Filha querida, expliquei-te o que é necessário fazer para o aperfeiçoamento da alma; vou atender agora àquele teu pedido, relativo à minha presença durante as visões ou demais manifestações, que alguém julgue ter. Disse que o sinal distintivo de que estou visitando a alma é a alegria, o desejo das virtudes e, sobretudo, grande humildade e amor. Tu me perguntaste, porém, se a alegria não pode iludir a alma. Desejas estar do lado mais seguro, queres um sinal definitivo de que não padeça engano. Vou falar-te de uma possível ilusão e sobre o modo de saber quando a alegria é autêntica ou não. A ilusão possível é esta: alegra-se uma pessoa, quando obtém aquilo que desejava. E quanto maior for seu desejo, menor atenção prestará à causa da alegria. A posse do objeto desejado, o prazer sentido, impedem que sua consideração seja clara e distinta. Isto acontece com almas que gostam de consolações espirituais e vivem à procura de visões, depositando maior interesse nelas que em mim.
Já te disse (18.1.2) que essa é a atitude daqueles que estão no estado do amor imperfeito. Eles se aplicam mais em obter consolações, do que em amar. Pois bem, é exatamente neste ponto que se acha a ilusão relativa à alegria. Outros enganos existem, mas deles já falei longamente (18.3.2). No caso presente, como acontece?

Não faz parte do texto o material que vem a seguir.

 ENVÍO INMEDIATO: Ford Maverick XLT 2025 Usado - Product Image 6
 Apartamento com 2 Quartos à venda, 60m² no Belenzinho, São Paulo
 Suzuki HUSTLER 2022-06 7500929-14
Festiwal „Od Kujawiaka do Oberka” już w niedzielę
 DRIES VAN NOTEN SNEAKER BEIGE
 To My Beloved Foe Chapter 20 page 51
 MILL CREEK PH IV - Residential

Quem ama as consolações espirituais, alegra-se grandemente ao recebê-las. Contente em possuir quanto desejava, muitas vezes se rejubila por artifícios do demônio. Já ensinei (18.3.2.3) que as visões ou consolações provocadas pelo demônio começam causando alegria, mas que depois se transformam em sofrimento e remorso, num vazio da caridade e das virtudes que leva a pessoa ao abandono da oração. Portanto, se a satisfação e a alegria não estiverem acompanhadas de amor pela virtude; se a pessoa não for humilde e muito caridosa, é sinal de que tal visita ou consolação não procede de mim, mas do diabo. Como disse, todo prazer espiritual não acompanhado de virtude, revela claramente que sua origem provém do apego à auto-consolação.

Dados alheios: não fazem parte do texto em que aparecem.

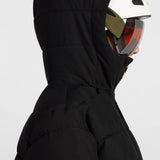 FWC Cruz Puffer Snow Jacket - O'Neill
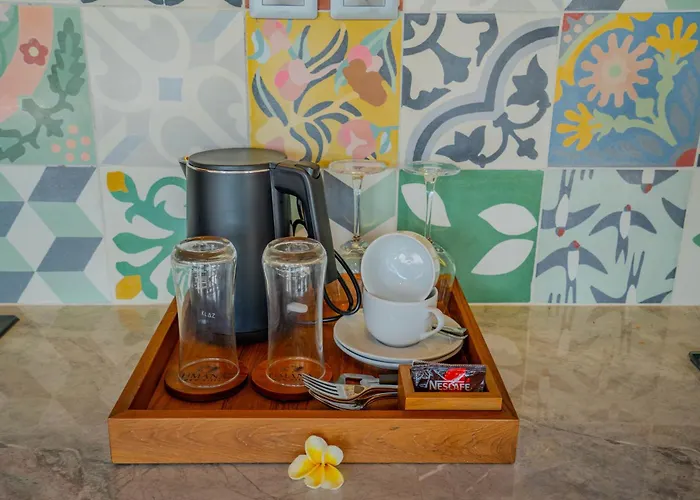 Umana Ubud Eco * Payangan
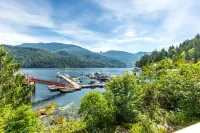 Bathgate Resort and Marina - Ocean View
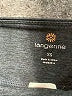 Tangerine Solid Gray Active Skort Size XS - photo 3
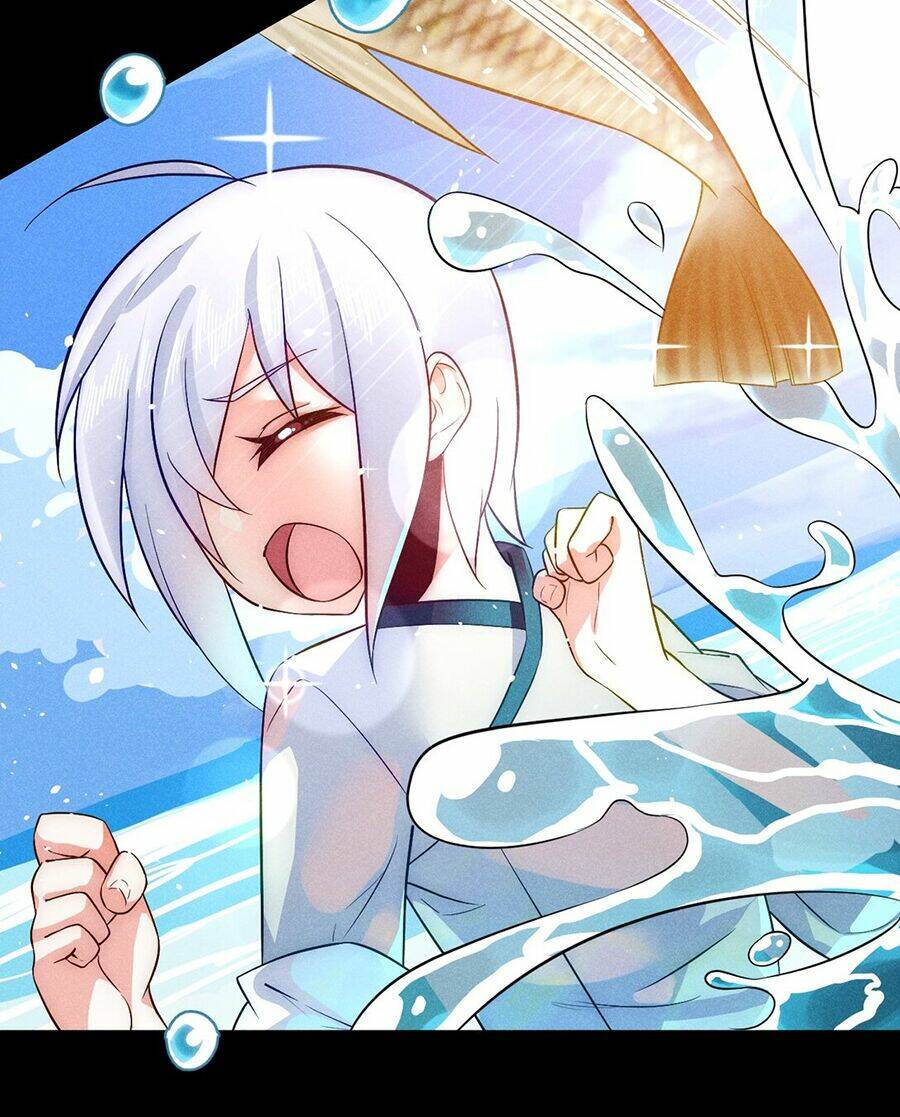 Võ Lâm đệ nhất đầu bếp - Chapter 40.2 - Page 33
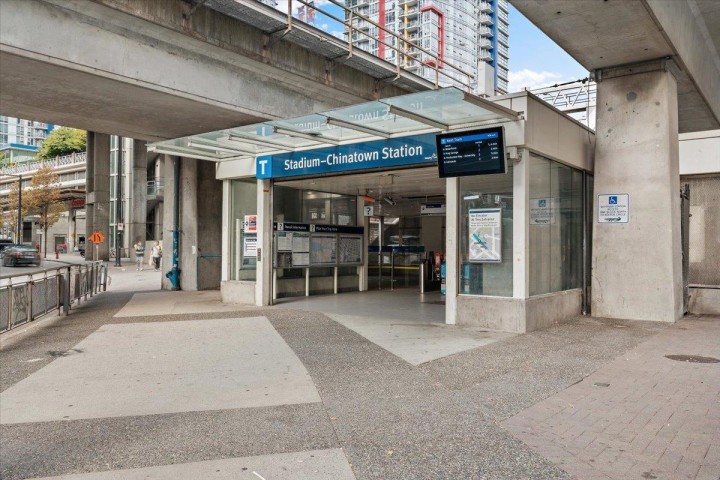 Photo 23 at 37 Keefer Place, Downtown VW, Vancouver West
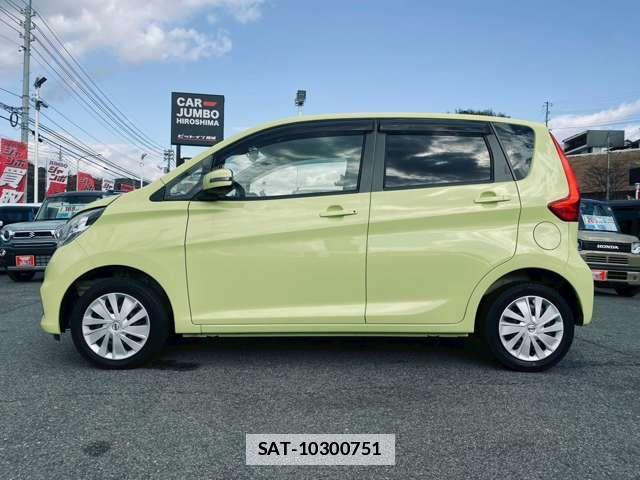 Nissan DAYZ 2016-03 7795679-7
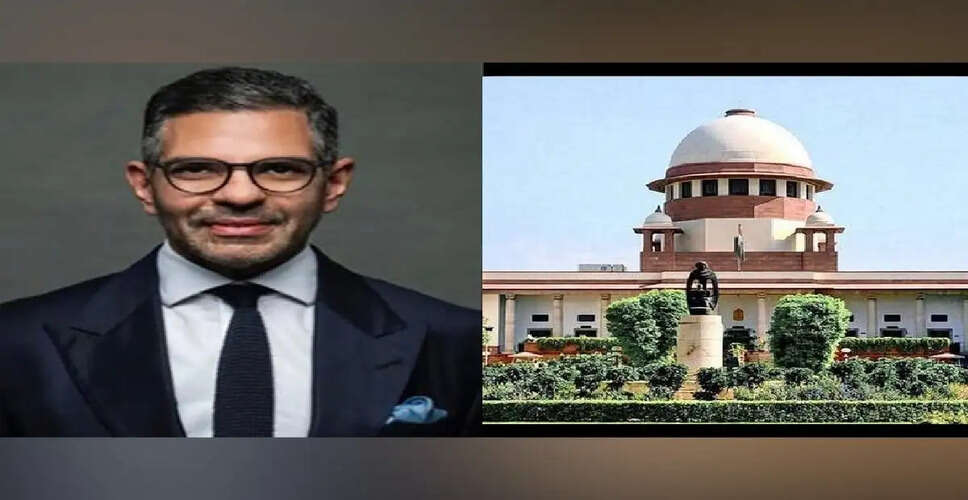 सुप्रीम कोर्ट ने कपूर परिवार के विवाद को महाभारत से जोड़ा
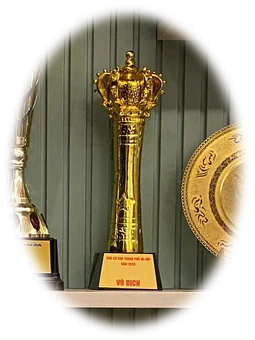Cup Thể thao hè Hà Nội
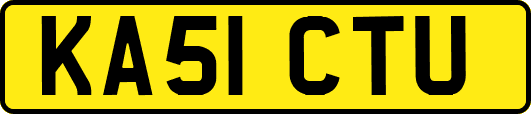 KA51CTU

Todo homem se alegra ao conseguir o que ama; esta é a própria condição do amor. Disto decorre, pois, que não podes confiar somente no contentamento interior, mesmo quando ele persevere depois da visão. Por si mesma, sem outro recurso à prudência humana, a alegria é insuficiente para dizer se se trata de engano do demônio. É preciso agir com discernimento, examinando se o contentamento está acompanhado ou não pelo amor à virtude. Isso dirá se a visita interior é minha ou do diabo. O sinal de que falava, portanto, é o seguinte: o que prova minha presença na alma é a alegria interior com as virtudes. É um sinal que demonstra a verdade: diz se há ilusão ou não, indica se o contentamento vem de mim, do egoísmo ou do demônio.

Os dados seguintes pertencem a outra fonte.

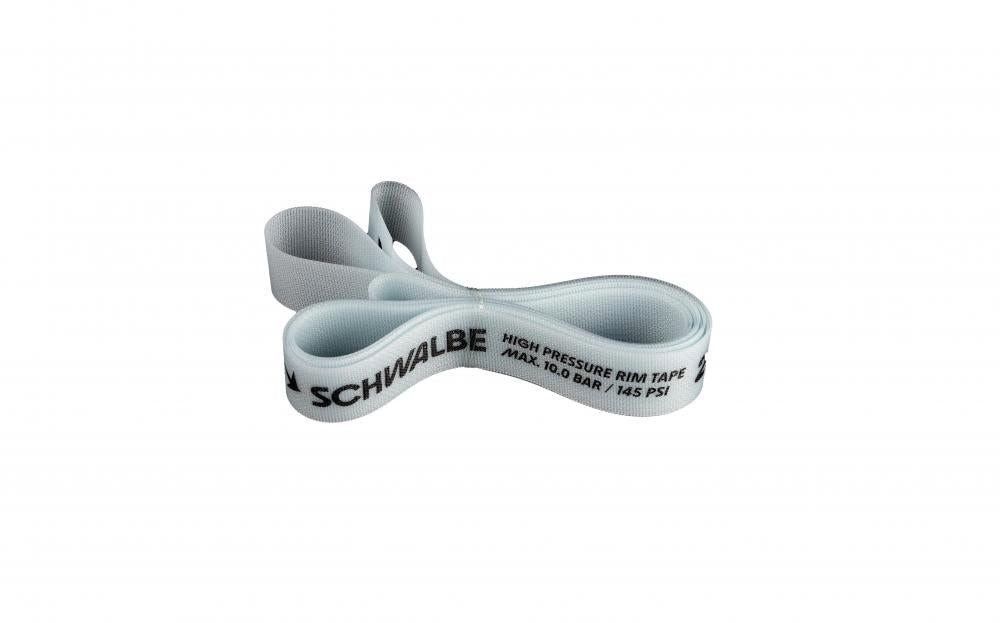 Schwalbe Fahrrad-Felge Schwalbe FELGENBAND TPU SUPER HP 20-622 Größe 20 - leichter, robuster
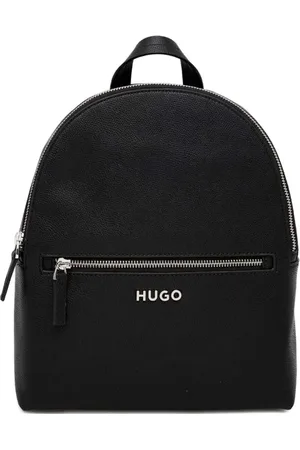 HUGO BOSS Rygsæk med lynlås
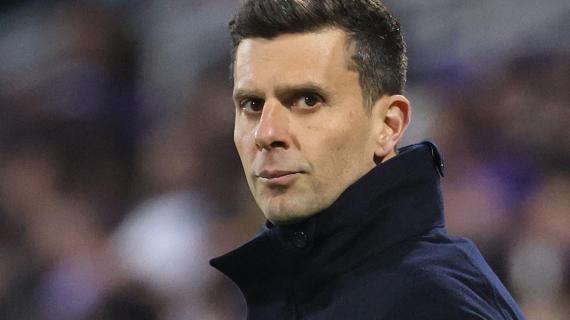 La Rivoluzione rotta di Thiago Motta alla Juventus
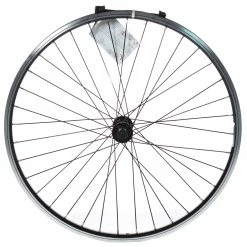 Cavo 24" Forhjul Til Fælgbremser Og QR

A alegria causada por mim contém amor à virtude; aquela causada pelo diabo limita-se unicamente ao contentamento. Um exame atento fará ver que a virtude da pessoa, após a consolação, continua a mesma de antes; o contentamento em si é somente indício do amor por si mesmo.
Quero dizer-te, porém, que somente os imperfeitos caem nesta ilusão do enlevo pelo prazer espiritual, dando mais valor ao dom que ao doador. Os homens inflamados de caridade não pensam em si mesmos, mas em mim, o doador. Por atribuírem pouco valor ao tempo presente, colocam sua felicidade espiritual em mim e não se deixam enganar.
Se o diabo os tenta iludir, manifestando seus pensamentos em forma de luz, dando-lhes alegria, eles sabem distinguir. Desapegados das consolações, usam de discernimento e percebem a ilusão. Por tratar-se de uma alegria passageira, sentem-se no escuro; humilham-se, então, mediante o autoconhecimento, deixam de lado aquela consolação e apegam-se fortemente à mensagem do meu Filho. O demônio, confundido, não mais voltará, ou somente raras vezes.
As pessoas apegadas às consolações costumam receber muitas visitas do diabo em forma de luz. Que tais pessoas procurem entender, pela maneira explicada, se se trata de uma ilusão: investigue se a alegria interior está acompanhada pelas virtudes; se a alma sai dessa visão com maior humildade, caridade, desejo santo, ou seja, com mais amor por mim e pela salvação dos outros. Bondosamente providenciei que todos vós, perfeitos e imperfeitos, qualquer que seja vossa situação, não sejais enganados. Basta ter a mente iluminada pela fé e impedir que o diabo vos obscureça. Se vós mesmos não afastais o egoísmo, ninguém o conseguirá destruir em vosso lugar.